# Papermill and Scrapbook notebook execution pipeline

This notebook utilizes papermill and scrapbook to run CN caclulation notebook and PrecipTable generation notebooks:

* CN caclulation source notebook is located at: /home/src/data/CN_Calculator.ipynb. It takes input of a HUC12 number and output the spaially averaged curve number (CN)

* PrecipTable generation source notebook is located at: /home/src/data/hydromet/notebooks/pluvial/PrecipTable_CN_Reduced.ipynb. It takes input of a HUC number and the calculated CN. The output of this notebook is a Preciptation and Runoff table for a series of different return periods

In [None]:
# Import libraries
import argparse 
import inspect
import logging
import os
import pathlib as pl
import sys
import warnings; warnings.filterwarnings('ignore')
import papermill as pm 
from utils import *
import scrapbook as sb
import config_notebook as config_src

# if "/home/" not in sys.path:
#     sys.path.append("/home/")

## Pass the parameters to the CN calculation notebook using Papermill

In [None]:
# Parameters injected to Papermill command notebook
# HUC12 list for computing CN
# huc12_list = ['120903010306', '080102050106','051002010201','043001060504']
huc12_list = ['051002010201']

#huc12_list = ['120903010306']
# If plot figures of land use, HSG, and curve number
plot_figs = True
# The option of dealing with dual HSG and nodata, see soilvar_CN function defined
dual_HSG_num = 3
## If use Danielle's CN look-up table (higher CN estimates, e.g. Wetland CNs are 98 in this table for all HSGs). By default is True
FEMA_option = True

In [None]:
flood_type = 'flash'
# Specify the source code notebook for computing CN
input_notebook_path = './CN_Calculator.ipynb'
# Check the validity of this source code notebook
pm.inspect_notebook(input_notebook_path)
credentials = DefaultAzureCredential()

# # Define the directory to save output notebooks
# CN_output_dir = '/home/jovyan/app/data/CN_papermill'
# # If this directory does not exist, create one
# if not os.path.exists(CN_output_dir):
#     os.makedirs(CN_output_dir, exist_ok=True)

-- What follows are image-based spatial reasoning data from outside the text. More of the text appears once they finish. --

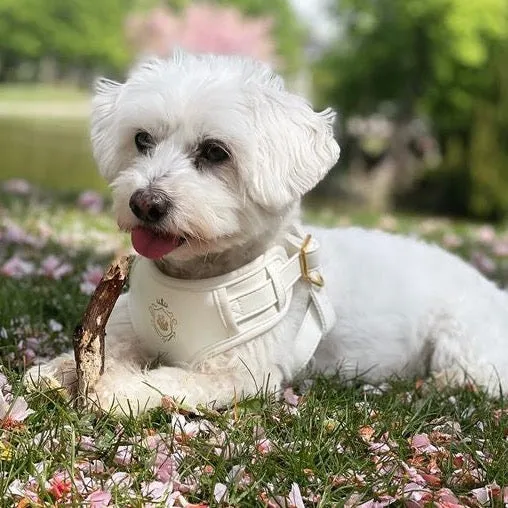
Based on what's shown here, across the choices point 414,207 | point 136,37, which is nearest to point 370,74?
point 414,207

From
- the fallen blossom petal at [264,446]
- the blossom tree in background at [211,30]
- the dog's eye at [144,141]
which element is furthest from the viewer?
the blossom tree in background at [211,30]

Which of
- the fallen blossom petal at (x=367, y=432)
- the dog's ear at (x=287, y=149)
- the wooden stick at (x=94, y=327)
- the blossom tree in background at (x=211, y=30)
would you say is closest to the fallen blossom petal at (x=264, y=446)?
the fallen blossom petal at (x=367, y=432)

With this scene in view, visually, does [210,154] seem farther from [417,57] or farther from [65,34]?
[417,57]

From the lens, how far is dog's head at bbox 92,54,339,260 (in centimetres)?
271

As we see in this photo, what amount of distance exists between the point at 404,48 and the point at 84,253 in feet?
57.5

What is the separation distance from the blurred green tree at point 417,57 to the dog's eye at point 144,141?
15.8 m

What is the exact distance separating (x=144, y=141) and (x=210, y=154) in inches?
11.0

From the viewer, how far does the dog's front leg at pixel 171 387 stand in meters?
2.64

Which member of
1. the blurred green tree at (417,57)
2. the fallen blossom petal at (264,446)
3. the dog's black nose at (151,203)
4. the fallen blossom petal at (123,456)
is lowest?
the blurred green tree at (417,57)

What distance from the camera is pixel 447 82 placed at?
21031 mm

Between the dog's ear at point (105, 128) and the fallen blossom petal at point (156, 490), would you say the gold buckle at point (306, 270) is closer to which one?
the dog's ear at point (105, 128)

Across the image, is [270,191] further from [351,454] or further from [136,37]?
[136,37]

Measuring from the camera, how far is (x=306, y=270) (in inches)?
127

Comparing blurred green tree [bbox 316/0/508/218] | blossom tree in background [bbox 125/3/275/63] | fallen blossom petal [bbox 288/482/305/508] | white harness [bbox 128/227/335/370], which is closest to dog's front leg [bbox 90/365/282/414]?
white harness [bbox 128/227/335/370]
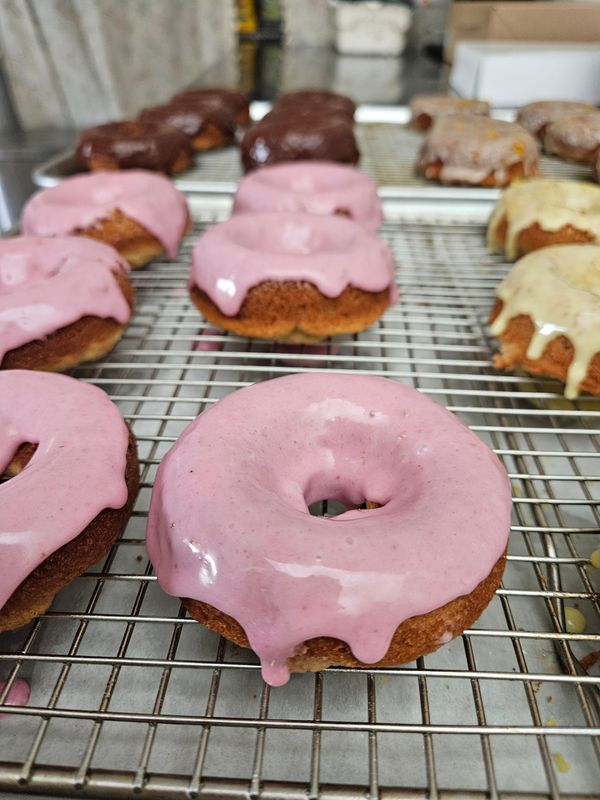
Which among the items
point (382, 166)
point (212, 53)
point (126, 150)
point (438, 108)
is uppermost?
point (126, 150)

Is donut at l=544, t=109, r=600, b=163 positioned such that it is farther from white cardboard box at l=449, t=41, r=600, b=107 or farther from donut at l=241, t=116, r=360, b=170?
donut at l=241, t=116, r=360, b=170

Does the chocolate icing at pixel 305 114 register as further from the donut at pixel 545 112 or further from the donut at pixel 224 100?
the donut at pixel 545 112

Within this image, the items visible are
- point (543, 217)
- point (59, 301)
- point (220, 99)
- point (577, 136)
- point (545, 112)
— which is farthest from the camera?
point (220, 99)

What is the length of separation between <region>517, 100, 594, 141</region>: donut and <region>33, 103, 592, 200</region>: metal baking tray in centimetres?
17

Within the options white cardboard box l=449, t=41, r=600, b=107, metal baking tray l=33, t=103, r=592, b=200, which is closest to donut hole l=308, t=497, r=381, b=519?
metal baking tray l=33, t=103, r=592, b=200

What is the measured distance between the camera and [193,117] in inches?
125

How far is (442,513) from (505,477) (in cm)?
19

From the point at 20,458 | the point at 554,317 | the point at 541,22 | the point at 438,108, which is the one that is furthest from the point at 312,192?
the point at 541,22

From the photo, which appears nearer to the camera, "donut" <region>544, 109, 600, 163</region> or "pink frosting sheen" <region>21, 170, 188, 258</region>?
"pink frosting sheen" <region>21, 170, 188, 258</region>

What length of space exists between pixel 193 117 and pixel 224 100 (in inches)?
13.3

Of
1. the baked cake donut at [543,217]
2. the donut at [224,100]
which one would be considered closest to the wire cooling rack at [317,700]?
the baked cake donut at [543,217]

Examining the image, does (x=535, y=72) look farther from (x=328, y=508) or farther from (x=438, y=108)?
(x=328, y=508)

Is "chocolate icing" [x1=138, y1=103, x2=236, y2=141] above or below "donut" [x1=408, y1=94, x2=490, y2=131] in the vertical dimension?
above

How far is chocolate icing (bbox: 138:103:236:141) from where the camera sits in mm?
3162
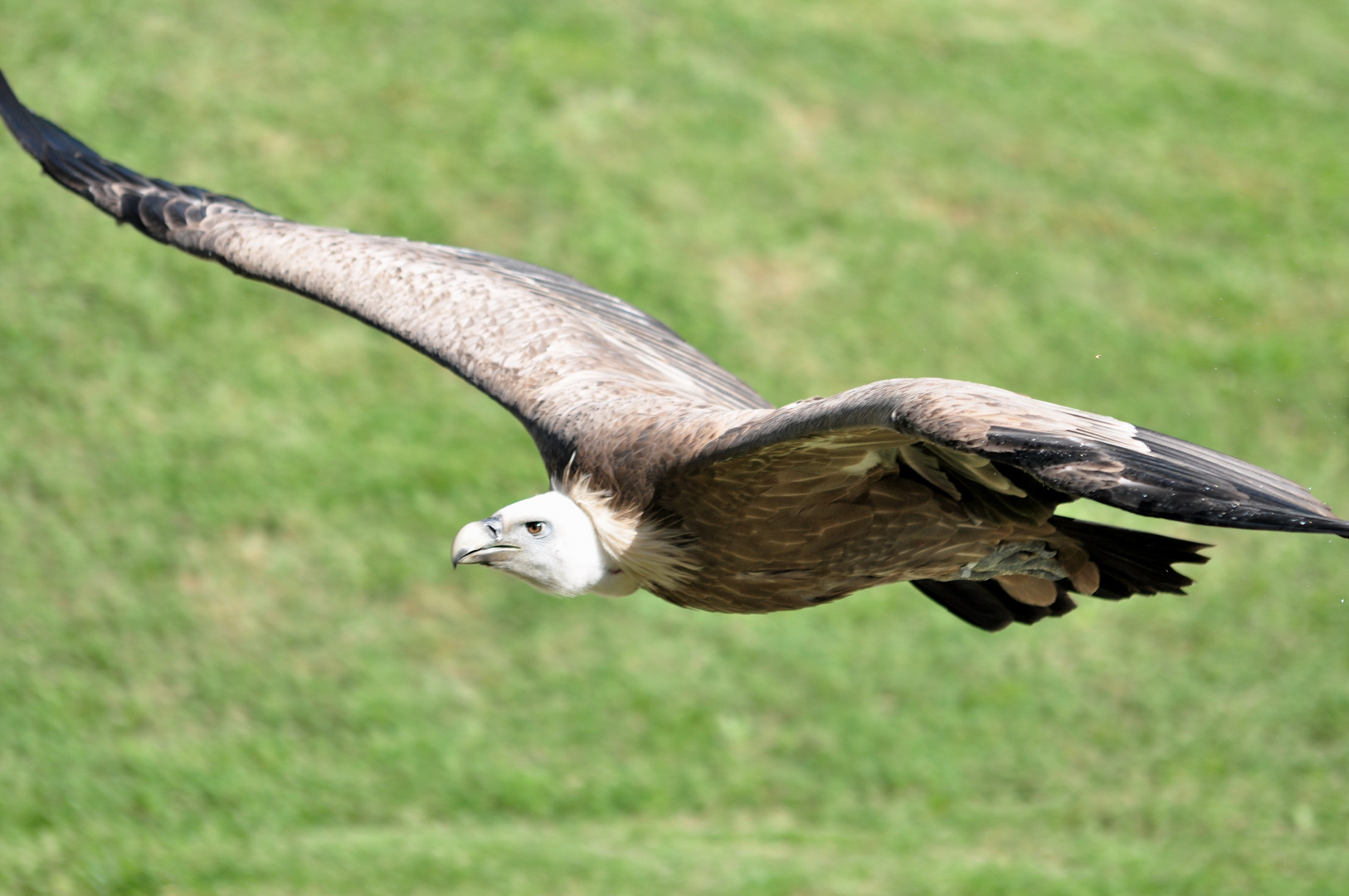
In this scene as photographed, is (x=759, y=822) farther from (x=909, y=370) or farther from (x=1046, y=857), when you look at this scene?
(x=909, y=370)

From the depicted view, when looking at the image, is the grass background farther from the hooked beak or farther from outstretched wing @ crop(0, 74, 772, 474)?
the hooked beak

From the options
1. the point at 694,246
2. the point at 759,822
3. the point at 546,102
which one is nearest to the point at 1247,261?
the point at 694,246

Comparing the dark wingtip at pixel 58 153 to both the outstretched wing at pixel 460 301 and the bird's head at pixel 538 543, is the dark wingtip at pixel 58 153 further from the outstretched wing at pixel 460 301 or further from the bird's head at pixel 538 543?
the bird's head at pixel 538 543

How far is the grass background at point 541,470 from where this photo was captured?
27.9 feet

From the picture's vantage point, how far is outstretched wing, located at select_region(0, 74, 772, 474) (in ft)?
18.0

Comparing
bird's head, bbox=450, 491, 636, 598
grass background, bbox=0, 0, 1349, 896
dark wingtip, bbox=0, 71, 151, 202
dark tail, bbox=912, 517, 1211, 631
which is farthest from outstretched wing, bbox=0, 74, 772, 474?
grass background, bbox=0, 0, 1349, 896

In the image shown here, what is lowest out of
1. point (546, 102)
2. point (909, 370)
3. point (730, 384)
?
point (730, 384)

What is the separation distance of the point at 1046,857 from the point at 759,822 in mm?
1502

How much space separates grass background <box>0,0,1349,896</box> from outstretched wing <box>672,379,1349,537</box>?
448 centimetres

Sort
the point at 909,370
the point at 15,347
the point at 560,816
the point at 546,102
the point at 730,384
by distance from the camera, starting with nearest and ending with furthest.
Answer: the point at 730,384 → the point at 560,816 → the point at 15,347 → the point at 909,370 → the point at 546,102

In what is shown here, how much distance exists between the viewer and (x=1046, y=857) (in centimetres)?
869

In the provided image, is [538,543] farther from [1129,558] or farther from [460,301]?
[1129,558]

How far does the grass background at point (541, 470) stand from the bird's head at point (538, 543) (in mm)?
3276

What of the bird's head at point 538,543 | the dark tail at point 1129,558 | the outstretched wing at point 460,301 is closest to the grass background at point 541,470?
the outstretched wing at point 460,301
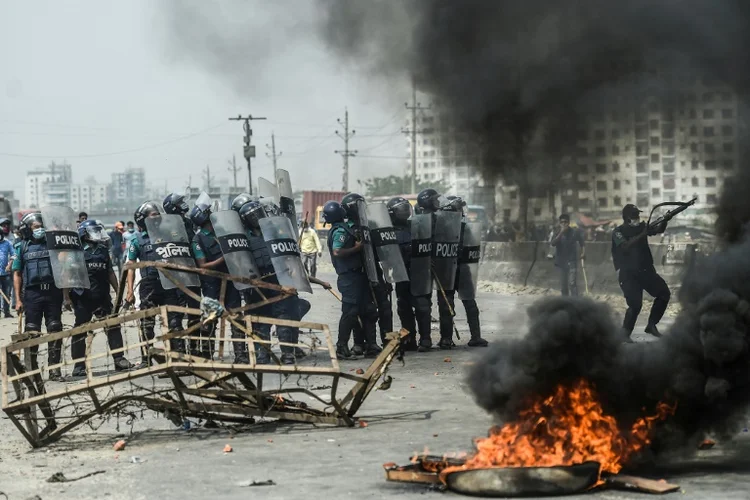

# Loop over all specified huc in the huc12_list
for huc12 in huc12_list:

    config = config_src.create_config(huc12, flood_type)
    log_out_dir = config.log.dir/("huc" + huc12)/('res'+config.res)
    output_notebook_filename_CN = f'CN_huc_{huc12}_out.ipynb'
    output_notebook_path_CN = pl.Path('./'+str(log_out_dir))/pl.Path(output_notebook_filename_CN)
    #CN_output_dir = output_notebook_path_CN   
    blob_path = pl.Path(("huc" + huc12), ("res" + config.res[:-1] +'m'))

    # Give a name of the output notebook
    # output_notebook_filename = f'CN_{huc12}_output.ipynb'
    # output_notebook_path = pl.Path('/home/jovyan/app/data/CN_papermill')/pl.Path(output_notebook_filename)

    # If th notebook has never been created, execute that notebook using the specified parameters
    #if not pl.Path.is_file(output_notebook_path):
    print(f'Calculating CN for HUC: {huc12}')

    try:
        pm.execute_notebook(
        input_notebook_path,
        output_notebook_path_CN,
        parameters=dict(huc12=huc12, plot_figs=plot_figs, dual_HSG_num=dual_HSG_num, FEMA_option=FEMA_option),
        log_output=True)
    except:
        pm.execute_notebook(
        input_notebook_path,
        output_notebook_path_CN,
        parameters=dict(huc12=huc12, plot_figs=plot_figs, dual_HSG_num=dual_HSG_num, FEMA_option=FEMA_option),
        log_output=True)
    
    logger.info('upload notebook file')
    upload_blob(
        output_notebook_path_CN, 
        config.log.storage, 
        config.log.container, 
        str(blob_path/pl.Path(output_notebook_filename_CN)), 
        credentials, 
        overwrite=True
    ) 

## Pass the calculated CN as a parameter along with HUC12 number to the PrecipTable generation notebook via Papaermill

In [None]:
# Specify the source code notebook for computing Precipitation/Runoff Table
input_notebook_path_2 = './hydromet/notebooks/pluvial/PrecipTable_CN_Reduced.ipynb'
# Check the validity of this source code notebook
pm.inspect_notebook(input_notebook_path_2)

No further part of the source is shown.